As technology helps nonprofit organizations to streamline processes, it calls many of the longstanding processes into question. Large donors will almost always ask nonprofits for a copy of their business plan because they want to know what nonprofits are doing and how they plan to accomplish their goals. That’s really not a lot to expect from an organization that’s interested in supporting your cause.
This is an important reason for board directors to take their business plan seriously and not just dismiss it as an outdated process that takes up valuable board time. The business plan outlines who you are, what you do, where you do it and how your organization makes a positive impact. A nonprofit business plan also includes your goals and your action plan for achieving them. Nonprofit boards should consider it a living document and update it frequently.
It’s helpful to begin with a nonprofit business plan template, but there’s no set length for the number of pages that a business plan should be. Keep it as concise as possible while making it long enough to include all the information your donors want to know.
Following is a sample of a nonprofit business plan template:
Nonprofit Business Plan Template
Name of Nonprofit:
Table of Contents (include page numbers)
Your executive summary page should come immediately after your table of contents. It should include a short description of your mission and vision. It should tell a bit about the nonprofit’s history and how your nonprofit meets the needs of the community. Write the summary in a tone and voice that captures your reader’s attention and motivates them to keep reading.
Products, Programs and Services
Use this section to highlight the products and/or services that your nonprofit offers. You may choose to add a short description of the programs you currently offer and the ones you hope to offer in the future. This is a great place to add some illustrations or photos of your nonprofit in action to give it a personal feel and help your donations feel connected to it. Expand on it by describing the positive impact that your program makes. Make a deeper impact by adding details about how your fund programs and the benefits they provide.

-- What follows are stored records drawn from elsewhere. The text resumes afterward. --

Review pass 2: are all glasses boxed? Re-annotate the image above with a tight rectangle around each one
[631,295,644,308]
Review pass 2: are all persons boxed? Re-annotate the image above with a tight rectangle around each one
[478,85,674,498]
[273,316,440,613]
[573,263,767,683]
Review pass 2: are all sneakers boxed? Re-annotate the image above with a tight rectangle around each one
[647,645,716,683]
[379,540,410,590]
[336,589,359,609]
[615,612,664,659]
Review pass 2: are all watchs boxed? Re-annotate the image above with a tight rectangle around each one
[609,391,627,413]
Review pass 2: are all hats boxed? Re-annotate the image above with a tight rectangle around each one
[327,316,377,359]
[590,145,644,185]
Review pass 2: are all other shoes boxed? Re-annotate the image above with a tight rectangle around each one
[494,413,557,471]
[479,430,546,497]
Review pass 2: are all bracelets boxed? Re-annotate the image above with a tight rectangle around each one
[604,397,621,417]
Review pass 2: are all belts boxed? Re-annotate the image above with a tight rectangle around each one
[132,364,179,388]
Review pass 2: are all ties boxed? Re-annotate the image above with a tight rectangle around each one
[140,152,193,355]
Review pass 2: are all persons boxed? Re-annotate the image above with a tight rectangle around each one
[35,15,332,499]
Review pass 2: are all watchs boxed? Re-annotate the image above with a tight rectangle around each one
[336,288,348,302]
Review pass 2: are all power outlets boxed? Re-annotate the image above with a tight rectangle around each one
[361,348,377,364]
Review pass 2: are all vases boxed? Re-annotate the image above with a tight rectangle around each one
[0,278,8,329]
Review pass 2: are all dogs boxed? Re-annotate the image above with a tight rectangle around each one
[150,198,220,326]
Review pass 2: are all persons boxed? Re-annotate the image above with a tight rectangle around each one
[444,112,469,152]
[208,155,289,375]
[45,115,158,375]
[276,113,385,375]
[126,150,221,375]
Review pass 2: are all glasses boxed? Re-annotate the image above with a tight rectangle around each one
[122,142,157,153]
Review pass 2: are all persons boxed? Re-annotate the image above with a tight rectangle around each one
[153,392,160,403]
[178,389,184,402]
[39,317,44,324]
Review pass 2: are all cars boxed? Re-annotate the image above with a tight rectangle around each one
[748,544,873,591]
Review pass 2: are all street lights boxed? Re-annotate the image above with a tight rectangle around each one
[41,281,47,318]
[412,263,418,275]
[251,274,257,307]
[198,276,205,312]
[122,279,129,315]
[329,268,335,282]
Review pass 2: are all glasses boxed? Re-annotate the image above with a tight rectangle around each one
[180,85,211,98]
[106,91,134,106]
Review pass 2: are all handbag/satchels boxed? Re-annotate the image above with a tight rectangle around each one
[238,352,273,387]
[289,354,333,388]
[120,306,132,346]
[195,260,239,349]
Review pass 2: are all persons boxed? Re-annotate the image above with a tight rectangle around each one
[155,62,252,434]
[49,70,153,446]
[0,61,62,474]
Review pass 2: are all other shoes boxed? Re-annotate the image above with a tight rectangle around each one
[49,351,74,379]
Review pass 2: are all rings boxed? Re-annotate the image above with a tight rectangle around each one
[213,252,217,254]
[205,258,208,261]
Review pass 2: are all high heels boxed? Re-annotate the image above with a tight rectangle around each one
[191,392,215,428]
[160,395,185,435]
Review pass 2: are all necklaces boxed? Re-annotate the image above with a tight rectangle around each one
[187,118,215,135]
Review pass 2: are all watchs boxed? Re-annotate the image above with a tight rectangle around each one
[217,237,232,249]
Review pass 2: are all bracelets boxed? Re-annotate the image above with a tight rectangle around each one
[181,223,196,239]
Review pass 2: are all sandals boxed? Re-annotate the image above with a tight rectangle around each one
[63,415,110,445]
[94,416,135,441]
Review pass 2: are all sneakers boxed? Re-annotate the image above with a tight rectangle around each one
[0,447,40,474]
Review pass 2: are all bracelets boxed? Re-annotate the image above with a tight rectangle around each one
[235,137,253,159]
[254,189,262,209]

Your nonprofit may have an extensive marketing plan. You don’t have to include the entire marketing plan in your business plan, but include a brief version of it here. Add these four sections to your marketing plan description: marketing research, constituency, competitors and collaborators, and strategy.
This is the place to explain your niche. Include research that’s been published by others as well as any research that your own organization has done. Identify your target population or beneficiaries, including their characteristics, needs and locations. Outline the demographics of those you serve by including details about age, gender, location, income, occupation, education and any other important details. Add information about how your organization improves the lives of these individuals. Include some details about who your organization’s competitors and collaborators are. Make your nonprofit stand out, as donors may have been asked to support your competitors as well. Include information that describes your promotions, advertising, budgeting and marketing methods at various growth stages. You might decide to include details of some of your more successful marketing campaigns.
In this section, describe what your nonprofit looks like on a daily basis. Paint a picture of your employees, processes, locations, etc. Describe where your employees work. Outline your governing and leadership structure, including the board, consultants and advisors. List your permits, licenses, insurance coverage, trademarks, patents and copyrights. Add a section that describes your staff, along with their roles and responsibilities. Include the number of employees, type of employees, pay structure, and whether you use contractors or freelancers. Explain whether you will need to hire new staff and when you’re projected to start hiring.
Describe your nonprofit’s plan to achieve your mission and vision. This is the place to talk about your goals in a meaningful way and relate them to the kind of change your organization hopes to make. Donors will also be interested in knowing how you plan to measure the impact of your efforts.
Your donors are aware that it will be difficult to manage your finances without a financial plan. They’re not looking for a guarantee here They just want to know that you do have a plan. This is the place to include a summary of your past financial picture and what you hope that your future financial picture will be. Add reports such as cash flow statements, balance sheets, income statements and your budget. Include a list of your revenue streams, including partners, sponsors, donors, grants, subscriptions, membership fees and fundraising events. In addition, be sure to list your nonprofit’s debts and income, including bonds, holdings and endowments.
Include what you believe to be some of the most important documents that you think your donors may be interested in. Don’t overdo it by adding every document you can find. The types of documents you might add to your appendix include:
- Resumes of key staff
- Board member lists
- Promotional flyers
- Strategic plan
- Mission and vision statements
- A copy of your annual report
- Letters of endorsement
- Copies of market research
- Diagrams of operational or financial structures
- Current fiscal year budget
- List of the board of directors
- A copy of your IRS status letter
- Balance sheets
- Organizational flow chart
If you’re using a BoardEffect board management system, all of these documents will be easily searchable by doing a simple search.
A nonprofit business plan will help you to better understand your beneficiaries, partners and other stakeholders. Writing your business plan will also help boards to assess the feasibility of their fundraising and finance models.
In the process, you may discover research that helps to uncover new opportunities and helps you to attract new board directors and volunteers, and that is a worthwhile benefit in itself.